The Trump administration says it is restarting a key Affordable Care Act program, a little more than two weeks after announcing its suspension.

At the time, the administration said it was stopping the program, known as “risk adjustment,” in order to comply with a federal court ruling. Critics questioned that explanation, noting that the administration had options that would allow the program to keep operating, and suspected yet another effort by President Donald Trump and his allies to sabotage Obamacare.

Now the administration has gone ahead and used one of the available options. And that’s a big deal, because of the critical role risk adjustment plays in keeping insurance markets stable.

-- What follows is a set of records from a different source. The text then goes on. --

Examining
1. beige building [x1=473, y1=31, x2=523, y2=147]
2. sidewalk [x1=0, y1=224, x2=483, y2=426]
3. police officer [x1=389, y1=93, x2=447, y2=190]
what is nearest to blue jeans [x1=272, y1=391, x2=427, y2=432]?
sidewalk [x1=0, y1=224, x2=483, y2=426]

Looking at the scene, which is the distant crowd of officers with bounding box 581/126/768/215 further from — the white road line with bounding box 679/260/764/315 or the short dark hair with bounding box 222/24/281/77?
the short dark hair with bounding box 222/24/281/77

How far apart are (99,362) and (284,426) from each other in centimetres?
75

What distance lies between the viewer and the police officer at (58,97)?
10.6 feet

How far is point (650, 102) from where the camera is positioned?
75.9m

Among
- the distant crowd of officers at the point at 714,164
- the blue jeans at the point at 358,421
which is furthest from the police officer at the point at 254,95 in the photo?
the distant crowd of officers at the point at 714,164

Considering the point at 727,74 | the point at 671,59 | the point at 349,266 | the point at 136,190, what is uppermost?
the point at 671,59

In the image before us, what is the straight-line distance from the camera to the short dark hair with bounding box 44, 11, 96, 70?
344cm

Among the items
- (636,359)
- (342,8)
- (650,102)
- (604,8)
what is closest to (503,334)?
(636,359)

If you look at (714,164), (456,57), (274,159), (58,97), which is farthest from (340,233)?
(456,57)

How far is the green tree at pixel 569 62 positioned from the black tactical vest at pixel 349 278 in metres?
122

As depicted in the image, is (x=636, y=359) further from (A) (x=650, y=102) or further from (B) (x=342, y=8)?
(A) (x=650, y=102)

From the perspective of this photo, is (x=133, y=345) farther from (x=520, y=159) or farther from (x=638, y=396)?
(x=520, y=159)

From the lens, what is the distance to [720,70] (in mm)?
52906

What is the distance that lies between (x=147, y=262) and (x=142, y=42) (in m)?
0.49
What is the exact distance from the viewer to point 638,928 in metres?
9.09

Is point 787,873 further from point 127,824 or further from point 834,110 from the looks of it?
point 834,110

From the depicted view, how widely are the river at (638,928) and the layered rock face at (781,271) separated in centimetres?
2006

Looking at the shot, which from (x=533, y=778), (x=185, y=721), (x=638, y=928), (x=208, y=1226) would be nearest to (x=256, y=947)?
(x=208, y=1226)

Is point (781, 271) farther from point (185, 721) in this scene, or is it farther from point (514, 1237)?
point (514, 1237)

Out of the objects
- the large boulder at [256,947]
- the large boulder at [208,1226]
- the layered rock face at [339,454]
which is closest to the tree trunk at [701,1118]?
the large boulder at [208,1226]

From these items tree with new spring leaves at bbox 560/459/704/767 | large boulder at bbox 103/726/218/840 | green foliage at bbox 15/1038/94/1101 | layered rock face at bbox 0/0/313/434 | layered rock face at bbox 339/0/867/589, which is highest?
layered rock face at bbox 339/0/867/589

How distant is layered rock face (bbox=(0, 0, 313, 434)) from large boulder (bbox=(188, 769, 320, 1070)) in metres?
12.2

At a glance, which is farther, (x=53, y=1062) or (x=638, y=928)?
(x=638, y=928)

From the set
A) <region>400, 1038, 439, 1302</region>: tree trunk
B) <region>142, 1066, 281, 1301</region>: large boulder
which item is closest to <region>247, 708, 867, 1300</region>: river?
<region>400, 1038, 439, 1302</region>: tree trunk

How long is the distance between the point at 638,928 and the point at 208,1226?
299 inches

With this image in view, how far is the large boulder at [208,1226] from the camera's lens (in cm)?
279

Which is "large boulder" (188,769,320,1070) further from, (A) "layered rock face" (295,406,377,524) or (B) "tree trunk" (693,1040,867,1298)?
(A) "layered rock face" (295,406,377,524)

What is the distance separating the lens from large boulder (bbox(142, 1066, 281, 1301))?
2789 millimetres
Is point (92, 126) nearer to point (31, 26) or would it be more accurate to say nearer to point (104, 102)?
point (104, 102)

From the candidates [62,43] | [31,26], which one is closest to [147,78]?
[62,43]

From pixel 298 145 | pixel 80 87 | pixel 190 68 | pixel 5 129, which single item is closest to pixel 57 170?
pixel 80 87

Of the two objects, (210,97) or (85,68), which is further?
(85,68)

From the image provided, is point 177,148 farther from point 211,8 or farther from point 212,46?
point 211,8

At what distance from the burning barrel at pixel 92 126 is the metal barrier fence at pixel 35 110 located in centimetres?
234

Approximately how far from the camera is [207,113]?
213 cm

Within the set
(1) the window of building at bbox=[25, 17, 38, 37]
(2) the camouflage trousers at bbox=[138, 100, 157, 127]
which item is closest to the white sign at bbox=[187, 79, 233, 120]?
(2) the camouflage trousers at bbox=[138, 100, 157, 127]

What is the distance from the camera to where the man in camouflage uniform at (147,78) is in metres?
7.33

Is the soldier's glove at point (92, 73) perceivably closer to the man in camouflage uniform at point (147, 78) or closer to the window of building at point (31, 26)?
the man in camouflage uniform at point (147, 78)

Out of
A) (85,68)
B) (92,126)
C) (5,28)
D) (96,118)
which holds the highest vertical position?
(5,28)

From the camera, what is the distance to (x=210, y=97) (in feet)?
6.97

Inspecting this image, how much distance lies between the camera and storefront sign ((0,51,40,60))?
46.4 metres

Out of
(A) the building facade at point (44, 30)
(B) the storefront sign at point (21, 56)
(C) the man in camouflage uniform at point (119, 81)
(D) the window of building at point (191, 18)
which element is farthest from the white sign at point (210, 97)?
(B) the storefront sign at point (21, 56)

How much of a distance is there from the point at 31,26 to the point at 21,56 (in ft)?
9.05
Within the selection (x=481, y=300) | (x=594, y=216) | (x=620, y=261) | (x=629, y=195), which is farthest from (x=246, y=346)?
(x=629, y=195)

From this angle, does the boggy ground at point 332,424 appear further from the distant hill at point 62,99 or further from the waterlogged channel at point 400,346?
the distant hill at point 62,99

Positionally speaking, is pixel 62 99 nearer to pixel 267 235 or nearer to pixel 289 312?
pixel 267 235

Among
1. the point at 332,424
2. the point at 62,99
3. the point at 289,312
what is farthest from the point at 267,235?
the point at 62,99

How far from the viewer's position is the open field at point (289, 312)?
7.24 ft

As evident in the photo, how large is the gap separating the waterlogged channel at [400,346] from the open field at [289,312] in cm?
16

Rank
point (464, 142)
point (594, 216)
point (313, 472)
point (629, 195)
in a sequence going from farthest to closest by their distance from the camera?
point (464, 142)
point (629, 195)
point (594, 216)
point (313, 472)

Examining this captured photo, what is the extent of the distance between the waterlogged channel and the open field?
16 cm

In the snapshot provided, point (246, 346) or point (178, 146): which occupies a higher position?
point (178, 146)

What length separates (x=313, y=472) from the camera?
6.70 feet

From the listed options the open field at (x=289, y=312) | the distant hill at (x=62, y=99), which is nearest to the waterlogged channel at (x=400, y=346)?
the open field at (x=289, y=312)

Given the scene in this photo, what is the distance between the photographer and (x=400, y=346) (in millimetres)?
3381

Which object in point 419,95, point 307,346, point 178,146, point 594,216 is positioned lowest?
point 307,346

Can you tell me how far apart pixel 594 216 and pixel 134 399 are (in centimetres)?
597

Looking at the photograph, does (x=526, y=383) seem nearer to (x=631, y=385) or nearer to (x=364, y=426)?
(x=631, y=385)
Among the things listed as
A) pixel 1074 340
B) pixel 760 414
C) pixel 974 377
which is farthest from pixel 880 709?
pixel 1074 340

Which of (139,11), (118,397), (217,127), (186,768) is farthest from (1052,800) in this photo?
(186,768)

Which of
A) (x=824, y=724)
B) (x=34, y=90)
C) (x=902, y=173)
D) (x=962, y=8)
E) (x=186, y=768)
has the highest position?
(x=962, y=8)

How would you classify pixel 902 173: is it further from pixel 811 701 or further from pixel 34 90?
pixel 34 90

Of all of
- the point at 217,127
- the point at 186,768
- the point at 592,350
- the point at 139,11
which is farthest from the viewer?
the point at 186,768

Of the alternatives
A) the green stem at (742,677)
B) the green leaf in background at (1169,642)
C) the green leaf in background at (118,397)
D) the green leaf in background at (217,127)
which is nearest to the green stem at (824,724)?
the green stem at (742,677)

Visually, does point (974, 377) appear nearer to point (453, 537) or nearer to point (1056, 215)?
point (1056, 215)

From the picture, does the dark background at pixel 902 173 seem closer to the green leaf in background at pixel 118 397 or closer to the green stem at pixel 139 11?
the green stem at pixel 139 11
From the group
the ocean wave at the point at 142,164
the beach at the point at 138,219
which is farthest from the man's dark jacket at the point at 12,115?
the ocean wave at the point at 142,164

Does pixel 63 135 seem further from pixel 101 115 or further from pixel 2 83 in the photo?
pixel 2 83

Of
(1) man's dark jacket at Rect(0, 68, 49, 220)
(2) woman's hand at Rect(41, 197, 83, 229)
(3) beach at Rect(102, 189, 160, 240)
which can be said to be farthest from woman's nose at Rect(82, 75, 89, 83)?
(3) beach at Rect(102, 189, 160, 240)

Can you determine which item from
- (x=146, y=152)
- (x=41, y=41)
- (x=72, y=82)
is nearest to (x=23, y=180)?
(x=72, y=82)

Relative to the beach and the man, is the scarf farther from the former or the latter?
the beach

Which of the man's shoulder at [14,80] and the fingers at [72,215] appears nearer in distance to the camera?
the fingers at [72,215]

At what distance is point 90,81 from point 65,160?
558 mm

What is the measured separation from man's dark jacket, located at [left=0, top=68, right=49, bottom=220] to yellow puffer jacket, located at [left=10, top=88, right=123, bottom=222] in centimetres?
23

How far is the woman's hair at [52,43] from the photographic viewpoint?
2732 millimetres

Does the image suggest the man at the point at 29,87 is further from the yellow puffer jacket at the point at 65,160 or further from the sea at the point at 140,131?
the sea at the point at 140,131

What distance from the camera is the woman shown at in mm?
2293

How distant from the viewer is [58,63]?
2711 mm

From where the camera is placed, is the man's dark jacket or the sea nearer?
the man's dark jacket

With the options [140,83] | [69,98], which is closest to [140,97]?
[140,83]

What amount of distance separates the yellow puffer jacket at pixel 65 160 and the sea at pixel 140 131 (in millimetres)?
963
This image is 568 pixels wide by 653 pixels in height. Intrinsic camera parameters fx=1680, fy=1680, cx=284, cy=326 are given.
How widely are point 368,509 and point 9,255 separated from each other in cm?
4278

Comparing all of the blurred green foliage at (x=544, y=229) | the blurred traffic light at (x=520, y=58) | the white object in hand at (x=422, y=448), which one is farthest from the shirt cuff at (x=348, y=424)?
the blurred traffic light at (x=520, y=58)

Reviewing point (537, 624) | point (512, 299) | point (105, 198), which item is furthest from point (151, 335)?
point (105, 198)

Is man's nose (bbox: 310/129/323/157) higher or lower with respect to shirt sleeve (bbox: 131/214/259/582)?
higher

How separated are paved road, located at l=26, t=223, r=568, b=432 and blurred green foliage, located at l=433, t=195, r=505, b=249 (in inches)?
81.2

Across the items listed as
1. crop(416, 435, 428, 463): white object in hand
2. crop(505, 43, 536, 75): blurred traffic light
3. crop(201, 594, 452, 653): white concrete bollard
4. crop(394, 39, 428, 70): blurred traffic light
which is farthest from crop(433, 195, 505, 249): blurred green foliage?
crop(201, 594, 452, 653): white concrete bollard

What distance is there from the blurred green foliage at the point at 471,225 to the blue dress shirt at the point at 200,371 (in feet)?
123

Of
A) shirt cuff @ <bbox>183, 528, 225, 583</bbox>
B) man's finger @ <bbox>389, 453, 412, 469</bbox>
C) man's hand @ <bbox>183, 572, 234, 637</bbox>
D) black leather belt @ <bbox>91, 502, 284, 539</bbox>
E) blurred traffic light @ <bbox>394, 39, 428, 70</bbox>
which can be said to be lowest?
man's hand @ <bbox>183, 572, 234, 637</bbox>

Risk adjustment is basically a set or payments that flow back and forth among insurers ― in this case, among the carriers that sell coverage to small businesses and directly to individuals. Insurers that end up with lots of relatively healthy customers put money into the program, while insurers with relatively sick customers get money out of it.

The idea is to make sure carriers aren’t making extra profits simply by finding ways to attract the healthiest beneficiaries ― say, by constructing doctor networks or pharmacy formularies that patients with cancer, HIV or other serious diseases would try to avoid. The federal government calculates the amounts, collects the contributions and makes the payouts.

Each year, billions of dollars go through the Affordable Care Act’s version of the scheme, with some insurers paying large sums and others receiving them. But some insurers have sued the federal government, arguing that the existing system doesn’t treat them fairly. In one of those cases, a lower level federal judge in New Mexico sided with the plaintiffs and declared the formula invalid, at least until the federal government could explain its rationale. The Trump administration subsequently asked the judge to reconsider his ruling.

Not too many observers paid attention to the court decision until early July, when the Center for Medicare and Medicaid Services (CMS), which administers the risk adjustment program, announced it was halting payments until the courts cleared up the legal ambiguity.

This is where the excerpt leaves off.